• _What is being asked_
Rewrite all of the records, replacing every occurrence of "camera" with "viewer" and leaving everything else unchanged.

Scene-based spatial reasoning records:
★ ★ ★ ★
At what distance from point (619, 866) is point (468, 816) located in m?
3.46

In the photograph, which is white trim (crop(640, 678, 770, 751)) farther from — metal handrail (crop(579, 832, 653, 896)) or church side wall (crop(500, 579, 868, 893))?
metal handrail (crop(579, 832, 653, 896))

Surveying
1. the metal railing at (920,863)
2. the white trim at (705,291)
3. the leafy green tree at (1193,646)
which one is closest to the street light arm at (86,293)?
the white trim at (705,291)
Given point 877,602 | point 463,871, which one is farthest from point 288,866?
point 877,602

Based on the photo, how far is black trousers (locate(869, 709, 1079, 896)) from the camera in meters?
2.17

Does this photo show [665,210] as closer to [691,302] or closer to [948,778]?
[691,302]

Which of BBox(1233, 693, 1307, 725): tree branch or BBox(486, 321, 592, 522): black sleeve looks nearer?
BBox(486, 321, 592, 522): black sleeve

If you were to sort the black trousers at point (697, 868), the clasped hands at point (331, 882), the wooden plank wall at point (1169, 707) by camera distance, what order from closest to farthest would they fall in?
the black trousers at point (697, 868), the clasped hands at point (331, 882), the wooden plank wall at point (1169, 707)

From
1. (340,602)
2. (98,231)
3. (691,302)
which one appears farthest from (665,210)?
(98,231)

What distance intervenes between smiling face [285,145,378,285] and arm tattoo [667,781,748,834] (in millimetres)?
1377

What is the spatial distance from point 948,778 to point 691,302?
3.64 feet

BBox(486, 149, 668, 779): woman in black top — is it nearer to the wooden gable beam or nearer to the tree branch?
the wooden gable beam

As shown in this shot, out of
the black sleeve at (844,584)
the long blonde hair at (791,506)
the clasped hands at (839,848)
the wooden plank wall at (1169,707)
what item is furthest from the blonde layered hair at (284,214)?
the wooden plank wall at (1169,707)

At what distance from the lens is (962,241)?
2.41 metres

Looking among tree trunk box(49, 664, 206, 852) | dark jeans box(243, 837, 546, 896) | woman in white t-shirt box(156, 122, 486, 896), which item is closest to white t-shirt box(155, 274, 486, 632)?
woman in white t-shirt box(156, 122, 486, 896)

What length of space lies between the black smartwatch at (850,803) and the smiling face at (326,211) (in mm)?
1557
★ ★ ★ ★
• _The response_
At what distance from point (619, 866) is point (468, 816) located in m?
3.46

In the photograph, which is white trim (crop(640, 678, 770, 751)) farther from — metal handrail (crop(579, 832, 653, 896)) or church side wall (crop(500, 579, 868, 893))?
metal handrail (crop(579, 832, 653, 896))

Surveying
1. the metal railing at (920,863)
2. the white trim at (705,291)
3. the leafy green tree at (1193,646)
which one is closest to the street light arm at (86,293)?
the white trim at (705,291)
Given point 877,602 | point 463,871, which one is farthest from point 288,866?
point 877,602

Based on the photo, how far is black trousers (locate(869, 709, 1079, 896)) from the viewer in meters?
2.17

Does this photo show [665,210] as closer to [691,302] or closer to [948,778]?
[691,302]

Which of BBox(1233, 693, 1307, 725): tree branch or BBox(486, 321, 592, 522): black sleeve looks nearer?
BBox(486, 321, 592, 522): black sleeve

If you were to sort the black trousers at point (697, 868), the clasped hands at point (331, 882), the wooden plank wall at point (1169, 707) by viewer distance, what order from closest to farthest would they fall in?
the black trousers at point (697, 868), the clasped hands at point (331, 882), the wooden plank wall at point (1169, 707)

From
1. (340,602)
2. (98,231)
3. (691,302)
which one appears farthest from (665,210)?
(98,231)

What distance intervenes between smiling face [285,145,378,285] and arm tattoo [667,781,748,834] (in millimetres)?
1377

What is the spatial distance from point 948,778 to point 691,302?
3.64 feet

BBox(486, 149, 668, 779): woman in black top — is it nearer to the wooden gable beam or nearer to the tree branch?
the wooden gable beam

As shown in this shot, out of
the black sleeve at (844,584)
the long blonde hair at (791,506)
the clasped hands at (839,848)
the wooden plank wall at (1169,707)
what item is furthest from the blonde layered hair at (284,214)?
the wooden plank wall at (1169,707)

At what distance from the lens is (962,241)?
2.41 metres

Looking among tree trunk box(49, 664, 206, 852) | dark jeans box(243, 837, 546, 896) | woman in white t-shirt box(156, 122, 486, 896), which item is closest to white t-shirt box(155, 274, 486, 632)?
woman in white t-shirt box(156, 122, 486, 896)

What length of space lies between the black smartwatch at (850,803) and the smiling face at (326,211) (in mm)?
1557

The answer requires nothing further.